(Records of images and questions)
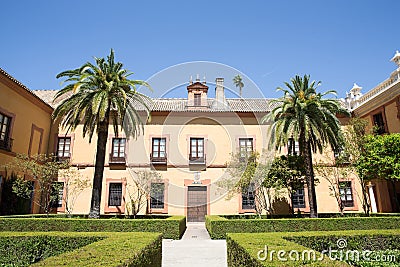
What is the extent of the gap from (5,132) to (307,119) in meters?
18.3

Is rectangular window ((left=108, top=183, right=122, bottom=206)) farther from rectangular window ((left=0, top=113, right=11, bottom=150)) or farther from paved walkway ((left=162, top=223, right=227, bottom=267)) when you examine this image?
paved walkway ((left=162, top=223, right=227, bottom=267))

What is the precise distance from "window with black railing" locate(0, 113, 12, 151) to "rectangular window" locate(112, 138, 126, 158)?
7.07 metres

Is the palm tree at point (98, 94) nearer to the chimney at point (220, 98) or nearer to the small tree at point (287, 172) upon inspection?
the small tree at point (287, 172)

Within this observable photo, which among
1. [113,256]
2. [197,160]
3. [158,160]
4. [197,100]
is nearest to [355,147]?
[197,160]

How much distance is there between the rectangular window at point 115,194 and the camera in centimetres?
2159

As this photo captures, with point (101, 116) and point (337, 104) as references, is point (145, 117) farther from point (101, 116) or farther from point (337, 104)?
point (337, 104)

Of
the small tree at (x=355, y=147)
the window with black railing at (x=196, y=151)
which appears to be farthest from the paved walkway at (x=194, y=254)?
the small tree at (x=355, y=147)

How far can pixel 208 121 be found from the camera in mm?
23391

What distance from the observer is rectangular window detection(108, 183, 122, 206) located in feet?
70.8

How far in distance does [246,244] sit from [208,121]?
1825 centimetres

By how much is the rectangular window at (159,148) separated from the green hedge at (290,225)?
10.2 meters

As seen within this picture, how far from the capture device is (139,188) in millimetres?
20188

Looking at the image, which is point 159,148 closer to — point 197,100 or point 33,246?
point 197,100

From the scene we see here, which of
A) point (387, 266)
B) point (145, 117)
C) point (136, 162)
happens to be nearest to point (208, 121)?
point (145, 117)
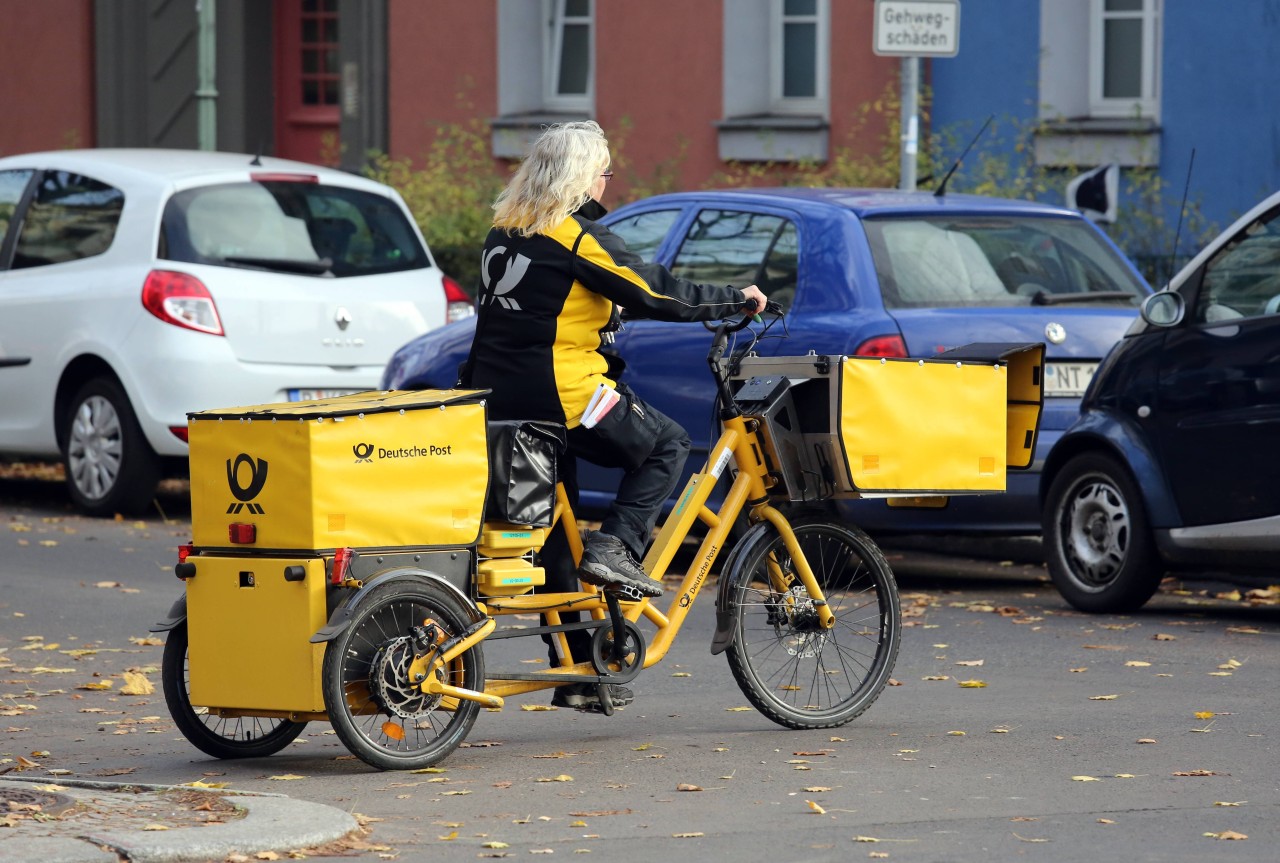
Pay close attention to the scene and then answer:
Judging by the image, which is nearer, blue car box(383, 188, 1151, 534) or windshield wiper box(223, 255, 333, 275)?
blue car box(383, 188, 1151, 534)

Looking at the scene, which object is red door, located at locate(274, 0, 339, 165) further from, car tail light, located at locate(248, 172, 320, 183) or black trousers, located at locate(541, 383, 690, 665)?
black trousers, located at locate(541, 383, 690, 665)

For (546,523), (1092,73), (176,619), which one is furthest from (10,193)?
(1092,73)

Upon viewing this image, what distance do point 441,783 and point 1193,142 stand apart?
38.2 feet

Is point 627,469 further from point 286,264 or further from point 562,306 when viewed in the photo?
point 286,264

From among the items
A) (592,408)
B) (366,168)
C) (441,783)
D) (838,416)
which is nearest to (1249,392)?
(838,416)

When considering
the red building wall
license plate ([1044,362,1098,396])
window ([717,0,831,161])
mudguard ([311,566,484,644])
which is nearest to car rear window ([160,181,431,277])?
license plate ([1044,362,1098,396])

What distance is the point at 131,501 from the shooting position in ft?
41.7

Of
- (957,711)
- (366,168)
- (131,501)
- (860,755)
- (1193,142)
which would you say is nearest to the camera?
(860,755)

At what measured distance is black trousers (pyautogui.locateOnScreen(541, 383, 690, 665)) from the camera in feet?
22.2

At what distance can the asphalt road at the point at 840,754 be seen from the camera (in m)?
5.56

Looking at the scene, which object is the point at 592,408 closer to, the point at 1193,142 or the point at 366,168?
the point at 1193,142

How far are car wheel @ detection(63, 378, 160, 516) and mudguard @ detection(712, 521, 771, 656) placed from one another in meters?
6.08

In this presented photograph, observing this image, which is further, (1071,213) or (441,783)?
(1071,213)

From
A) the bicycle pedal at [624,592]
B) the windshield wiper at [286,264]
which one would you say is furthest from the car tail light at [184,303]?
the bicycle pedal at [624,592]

* _Your task_: Convert all of the records above into a single numbered list, one line per item, skipping blank lines. Leave the picture lines out of the answer.

* _Solution for this problem_:
1. What is the extent of the gap from (5,132) to (307,119) in meters?
2. 18.3
3. Is rectangular window ((left=108, top=183, right=122, bottom=206)) farther from rectangular window ((left=0, top=113, right=11, bottom=150)) or farther from paved walkway ((left=162, top=223, right=227, bottom=267)) when you examine this image?
4. paved walkway ((left=162, top=223, right=227, bottom=267))
5. What is the precise distance from "window with black railing" locate(0, 113, 12, 151) to "rectangular window" locate(112, 138, 126, 158)?
6. 7.07 metres
7. Is the palm tree at point (98, 94) nearer to the chimney at point (220, 98) or nearer to the small tree at point (287, 172) upon inspection?
8. the small tree at point (287, 172)
9. Within this observable photo, which among
10. 1. [113,256]
11. 2. [197,160]
12. 3. [158,160]
13. 4. [197,100]
14. is nearest to [355,147]?
15. [197,160]
16. How much distance is there between the rectangular window at point 115,194 and the camera in centimetres?
17. 2159
18. As this photo captures, with point (101, 116) and point (337, 104) as references, is point (145, 117) farther from point (101, 116) or farther from point (337, 104)?
19. point (337, 104)
20. Of
21. the small tree at (x=355, y=147)
22. the window with black railing at (x=196, y=151)
23. which appears to be farthest from the paved walkway at (x=194, y=254)?
24. the small tree at (x=355, y=147)
25. How far can pixel 208 121 be found from the camera in mm?
26. 23391
27. What distance from the observer is rectangular window detection(108, 183, 122, 206) located in feet?
28. 70.8
29. How far in distance does [246,244] sit from [208,121]?
30. 1825 centimetres
31. By how much is the rectangular window at (159,148) separated from the green hedge at (290,225)?
32. 10.2 meters
33. As seen within this picture, how far from the capture device is (139,188) in millimetres?
34. 20188
35. Looking at the image, which is point 159,148 closer to — point 197,100 or point 33,246?
36. point 197,100
37. From the scene we see here, which of
38. A) point (387, 266)
39. B) point (145, 117)
40. C) point (136, 162)
41. happens to be nearest to point (208, 121)?
42. point (145, 117)
43. Pay close attention to the scene and then answer:
44. Judging by the image, which is nearer, blue car box(383, 188, 1151, 534) or windshield wiper box(223, 255, 333, 275)?
45. blue car box(383, 188, 1151, 534)
46. Looking at the scene, which object is red door, located at locate(274, 0, 339, 165) further from, car tail light, located at locate(248, 172, 320, 183) or black trousers, located at locate(541, 383, 690, 665)?
47. black trousers, located at locate(541, 383, 690, 665)
48. For (546,523), (1092,73), (176,619), which one is furthest from (10,193)?
49. (1092,73)
50. Upon viewing this image, what distance do point 441,783 and point 1193,142 stand apart?
51. 38.2 feet
52. Is point 627,469 further from point 286,264 or further from point 562,306 when viewed in the photo?
53. point 286,264
54. From among the items
55. A) (592,408)
56. B) (366,168)
57. C) (441,783)
58. D) (838,416)
59. which is nearest to (1249,392)?
60. (838,416)
61. When considering
62. the red building wall
63. license plate ([1044,362,1098,396])
64. window ([717,0,831,161])
65. mudguard ([311,566,484,644])
66. which is nearest to car rear window ([160,181,431,277])?
67. license plate ([1044,362,1098,396])
68. What distance is the point at 131,501 from the shooting position in ft?
69. 41.7
70. Of
71. - (957,711)
72. - (366,168)
73. - (131,501)
74. - (860,755)
75. - (1193,142)
76. which would you say is nearest to the camera?
77. (860,755)
78. At what measured distance is black trousers (pyautogui.locateOnScreen(541, 383, 690, 665)) from the camera in feet?
79. 22.2
80. At what distance can the asphalt road at the point at 840,754 be seen from the camera (in m)?
81. 5.56
82. Looking at the scene, which object is the point at 592,408 closer to, the point at 1193,142 or the point at 366,168?
83. the point at 1193,142
84. How far are car wheel @ detection(63, 378, 160, 516) and mudguard @ detection(712, 521, 771, 656) placed from one another in meters?
85. 6.08
86. In this presented photograph, observing this image, which is further, (1071,213) or (441,783)?
87. (1071,213)
88. From
89. A) the bicycle pedal at [624,592]
90. B) the windshield wiper at [286,264]
91. which one would you say is furthest from the car tail light at [184,303]?
92. the bicycle pedal at [624,592]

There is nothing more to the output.